((

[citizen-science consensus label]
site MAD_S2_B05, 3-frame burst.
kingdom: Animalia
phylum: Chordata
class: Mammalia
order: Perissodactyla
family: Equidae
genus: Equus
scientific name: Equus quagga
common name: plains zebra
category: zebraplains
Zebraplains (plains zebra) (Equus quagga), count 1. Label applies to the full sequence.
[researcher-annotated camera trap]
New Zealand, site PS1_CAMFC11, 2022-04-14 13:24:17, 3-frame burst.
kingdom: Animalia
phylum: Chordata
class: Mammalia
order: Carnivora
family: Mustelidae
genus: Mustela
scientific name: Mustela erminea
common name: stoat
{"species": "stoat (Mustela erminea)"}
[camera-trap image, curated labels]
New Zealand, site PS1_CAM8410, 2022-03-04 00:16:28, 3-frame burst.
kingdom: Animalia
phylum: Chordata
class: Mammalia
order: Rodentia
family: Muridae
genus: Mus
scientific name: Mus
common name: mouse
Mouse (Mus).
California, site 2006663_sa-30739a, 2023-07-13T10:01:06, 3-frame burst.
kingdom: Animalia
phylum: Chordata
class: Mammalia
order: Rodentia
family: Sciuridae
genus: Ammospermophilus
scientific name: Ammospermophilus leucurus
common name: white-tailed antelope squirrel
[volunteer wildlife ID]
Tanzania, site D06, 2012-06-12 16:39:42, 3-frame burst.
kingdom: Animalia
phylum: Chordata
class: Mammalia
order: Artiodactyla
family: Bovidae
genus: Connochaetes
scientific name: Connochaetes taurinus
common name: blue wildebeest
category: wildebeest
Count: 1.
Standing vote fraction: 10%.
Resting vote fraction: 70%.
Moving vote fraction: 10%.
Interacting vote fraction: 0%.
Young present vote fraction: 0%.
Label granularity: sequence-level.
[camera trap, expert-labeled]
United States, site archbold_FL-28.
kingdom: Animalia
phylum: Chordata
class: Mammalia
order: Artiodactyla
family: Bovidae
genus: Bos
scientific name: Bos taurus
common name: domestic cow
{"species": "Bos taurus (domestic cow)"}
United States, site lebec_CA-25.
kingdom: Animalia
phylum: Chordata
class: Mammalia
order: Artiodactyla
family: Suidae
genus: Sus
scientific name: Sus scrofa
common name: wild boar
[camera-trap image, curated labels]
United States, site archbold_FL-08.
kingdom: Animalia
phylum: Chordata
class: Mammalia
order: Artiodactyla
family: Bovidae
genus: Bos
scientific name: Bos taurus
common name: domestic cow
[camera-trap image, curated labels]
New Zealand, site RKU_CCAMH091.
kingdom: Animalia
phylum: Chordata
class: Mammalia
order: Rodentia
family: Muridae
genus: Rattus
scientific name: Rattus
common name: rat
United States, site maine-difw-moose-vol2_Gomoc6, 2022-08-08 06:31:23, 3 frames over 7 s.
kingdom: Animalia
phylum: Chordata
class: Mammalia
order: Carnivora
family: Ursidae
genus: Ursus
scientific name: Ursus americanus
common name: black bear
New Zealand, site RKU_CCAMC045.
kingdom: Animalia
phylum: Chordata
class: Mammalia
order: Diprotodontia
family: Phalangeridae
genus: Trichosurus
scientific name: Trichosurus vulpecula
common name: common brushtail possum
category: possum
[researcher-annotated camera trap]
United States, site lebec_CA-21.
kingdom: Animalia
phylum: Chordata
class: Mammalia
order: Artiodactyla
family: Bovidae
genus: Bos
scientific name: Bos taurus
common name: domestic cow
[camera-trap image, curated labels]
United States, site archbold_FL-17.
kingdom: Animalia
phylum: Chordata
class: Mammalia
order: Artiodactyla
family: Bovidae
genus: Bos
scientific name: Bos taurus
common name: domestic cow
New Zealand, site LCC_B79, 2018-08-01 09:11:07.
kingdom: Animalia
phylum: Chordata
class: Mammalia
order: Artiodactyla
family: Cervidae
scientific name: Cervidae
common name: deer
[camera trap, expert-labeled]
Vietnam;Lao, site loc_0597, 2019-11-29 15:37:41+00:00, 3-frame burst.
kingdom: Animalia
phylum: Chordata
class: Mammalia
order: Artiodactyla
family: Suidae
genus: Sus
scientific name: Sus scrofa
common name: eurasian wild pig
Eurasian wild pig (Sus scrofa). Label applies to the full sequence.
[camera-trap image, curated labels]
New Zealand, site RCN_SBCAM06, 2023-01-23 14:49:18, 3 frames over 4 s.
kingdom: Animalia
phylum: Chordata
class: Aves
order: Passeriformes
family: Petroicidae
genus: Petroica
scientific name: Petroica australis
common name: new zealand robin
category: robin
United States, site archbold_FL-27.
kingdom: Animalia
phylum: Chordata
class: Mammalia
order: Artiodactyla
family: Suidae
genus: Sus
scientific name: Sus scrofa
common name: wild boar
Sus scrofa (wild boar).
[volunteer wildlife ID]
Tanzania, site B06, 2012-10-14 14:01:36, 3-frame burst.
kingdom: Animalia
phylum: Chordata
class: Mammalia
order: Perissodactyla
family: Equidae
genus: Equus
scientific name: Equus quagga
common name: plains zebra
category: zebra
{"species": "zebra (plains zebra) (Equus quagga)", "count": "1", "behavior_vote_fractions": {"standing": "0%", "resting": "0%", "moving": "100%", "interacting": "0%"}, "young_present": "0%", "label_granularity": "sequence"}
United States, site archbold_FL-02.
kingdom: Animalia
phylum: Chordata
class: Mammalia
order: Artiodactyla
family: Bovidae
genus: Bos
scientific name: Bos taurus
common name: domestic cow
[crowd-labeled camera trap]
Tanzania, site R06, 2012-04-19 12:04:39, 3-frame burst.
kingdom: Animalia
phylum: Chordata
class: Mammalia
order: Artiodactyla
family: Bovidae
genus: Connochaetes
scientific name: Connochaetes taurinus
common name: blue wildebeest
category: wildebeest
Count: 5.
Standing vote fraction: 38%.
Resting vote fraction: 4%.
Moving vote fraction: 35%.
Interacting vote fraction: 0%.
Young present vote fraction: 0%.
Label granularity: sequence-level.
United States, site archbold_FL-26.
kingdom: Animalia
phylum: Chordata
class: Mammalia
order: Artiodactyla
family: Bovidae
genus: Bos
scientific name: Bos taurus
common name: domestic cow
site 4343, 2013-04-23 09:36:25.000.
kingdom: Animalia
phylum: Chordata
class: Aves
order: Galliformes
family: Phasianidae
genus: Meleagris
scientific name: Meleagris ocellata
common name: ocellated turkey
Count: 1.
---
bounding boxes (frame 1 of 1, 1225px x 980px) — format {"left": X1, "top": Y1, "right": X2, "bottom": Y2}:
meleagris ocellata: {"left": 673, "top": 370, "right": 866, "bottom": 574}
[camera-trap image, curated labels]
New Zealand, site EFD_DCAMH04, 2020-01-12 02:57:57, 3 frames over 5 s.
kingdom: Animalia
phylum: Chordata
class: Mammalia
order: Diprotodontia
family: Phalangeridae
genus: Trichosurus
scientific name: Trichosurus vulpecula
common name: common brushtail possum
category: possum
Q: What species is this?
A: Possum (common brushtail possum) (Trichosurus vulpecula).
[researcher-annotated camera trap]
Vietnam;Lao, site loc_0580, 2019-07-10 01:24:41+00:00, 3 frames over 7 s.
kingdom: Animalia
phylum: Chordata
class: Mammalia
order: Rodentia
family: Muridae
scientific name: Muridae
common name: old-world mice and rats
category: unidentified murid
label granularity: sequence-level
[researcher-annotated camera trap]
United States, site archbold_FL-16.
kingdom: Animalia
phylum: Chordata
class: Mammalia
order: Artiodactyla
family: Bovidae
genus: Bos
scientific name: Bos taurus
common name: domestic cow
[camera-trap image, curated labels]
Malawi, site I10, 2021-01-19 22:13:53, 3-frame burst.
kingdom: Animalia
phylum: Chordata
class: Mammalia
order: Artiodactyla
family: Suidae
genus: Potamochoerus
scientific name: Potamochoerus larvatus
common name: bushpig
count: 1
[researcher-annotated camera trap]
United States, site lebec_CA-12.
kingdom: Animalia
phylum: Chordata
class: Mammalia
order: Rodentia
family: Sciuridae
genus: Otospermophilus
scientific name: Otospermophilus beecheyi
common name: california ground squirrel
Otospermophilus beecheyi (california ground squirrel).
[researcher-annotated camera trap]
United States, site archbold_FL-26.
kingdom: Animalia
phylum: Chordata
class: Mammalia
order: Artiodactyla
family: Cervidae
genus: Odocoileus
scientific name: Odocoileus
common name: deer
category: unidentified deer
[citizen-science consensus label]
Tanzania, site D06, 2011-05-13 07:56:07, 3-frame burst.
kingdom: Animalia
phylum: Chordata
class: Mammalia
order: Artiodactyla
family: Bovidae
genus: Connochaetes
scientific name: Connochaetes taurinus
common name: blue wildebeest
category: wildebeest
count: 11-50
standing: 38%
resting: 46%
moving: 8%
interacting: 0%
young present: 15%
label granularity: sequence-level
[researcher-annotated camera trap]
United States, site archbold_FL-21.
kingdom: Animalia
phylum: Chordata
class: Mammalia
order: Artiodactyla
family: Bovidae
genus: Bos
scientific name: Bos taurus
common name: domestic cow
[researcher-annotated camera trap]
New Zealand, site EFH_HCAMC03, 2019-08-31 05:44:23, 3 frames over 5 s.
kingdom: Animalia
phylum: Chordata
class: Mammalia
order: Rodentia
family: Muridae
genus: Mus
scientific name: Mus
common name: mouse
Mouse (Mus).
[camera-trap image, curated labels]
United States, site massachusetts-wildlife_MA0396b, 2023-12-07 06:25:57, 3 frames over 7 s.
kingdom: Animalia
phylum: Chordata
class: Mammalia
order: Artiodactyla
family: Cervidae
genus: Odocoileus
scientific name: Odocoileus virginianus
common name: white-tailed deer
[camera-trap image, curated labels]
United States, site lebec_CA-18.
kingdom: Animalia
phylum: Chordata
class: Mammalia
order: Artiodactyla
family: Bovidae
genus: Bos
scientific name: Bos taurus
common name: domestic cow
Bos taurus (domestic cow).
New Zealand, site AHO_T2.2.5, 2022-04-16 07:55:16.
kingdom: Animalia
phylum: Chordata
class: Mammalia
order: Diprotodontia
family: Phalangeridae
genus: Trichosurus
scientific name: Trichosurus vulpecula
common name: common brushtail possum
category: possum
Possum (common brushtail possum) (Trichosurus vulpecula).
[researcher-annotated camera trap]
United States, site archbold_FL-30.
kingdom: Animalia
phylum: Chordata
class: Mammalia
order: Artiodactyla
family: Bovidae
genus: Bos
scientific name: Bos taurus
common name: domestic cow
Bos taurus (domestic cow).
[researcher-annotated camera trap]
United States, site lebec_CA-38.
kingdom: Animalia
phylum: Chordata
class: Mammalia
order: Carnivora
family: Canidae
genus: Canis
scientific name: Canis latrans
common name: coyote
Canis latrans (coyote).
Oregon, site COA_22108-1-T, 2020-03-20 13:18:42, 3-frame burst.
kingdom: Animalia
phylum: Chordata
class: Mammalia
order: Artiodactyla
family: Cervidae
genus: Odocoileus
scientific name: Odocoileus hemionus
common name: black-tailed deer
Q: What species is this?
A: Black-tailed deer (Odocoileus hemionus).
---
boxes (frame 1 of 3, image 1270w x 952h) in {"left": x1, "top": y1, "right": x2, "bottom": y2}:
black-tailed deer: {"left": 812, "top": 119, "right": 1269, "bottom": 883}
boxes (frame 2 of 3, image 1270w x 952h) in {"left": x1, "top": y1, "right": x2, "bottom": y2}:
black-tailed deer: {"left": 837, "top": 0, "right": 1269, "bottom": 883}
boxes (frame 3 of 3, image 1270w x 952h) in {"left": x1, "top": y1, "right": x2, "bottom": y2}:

))

◆ Exercise requirements ◆
Scan the material above for lines holding "over" and copy each of them.

◆ Written response ◆
United States, site maine-difw-moose-vol2_Gomoc6, 2022-08-08 06:31:23, 3 frames over 7 s.
New Zealand, site RCN_SBCAM06, 2023-01-23 14:49:18, 3 frames over 4 s.
New Zealand, site EFD_DCAMH04, 2020-01-12 02:57:57, 3 frames over 5 s.
Vietnam;Lao, site loc_0580, 2019-07-10 01:24:41+00:00, 3 frames over 7 s.
New Zealand, site EFH_HCAMC03, 2019-08-31 05:44:23, 3 frames over 5 s.
United States, site massachusetts-wildlife_MA0396b, 2023-12-07 06:25:57, 3 frames over 7 s.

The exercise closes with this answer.